#### Task to carry out:
Reproduce every line of the listing below, requests included, and adjust each coordinate in the answers by -106. Leave the pictures out of your reply.
## BEGIN
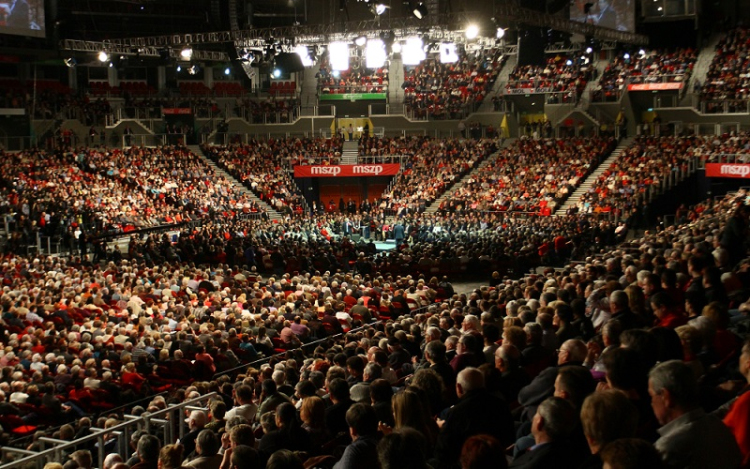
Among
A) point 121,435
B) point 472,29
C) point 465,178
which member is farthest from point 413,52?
point 121,435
## END
#### Solved exercise:
Among
A) point 121,435
B) point 472,29
C) point 465,178
which member is farthest from point 413,52?
point 15,329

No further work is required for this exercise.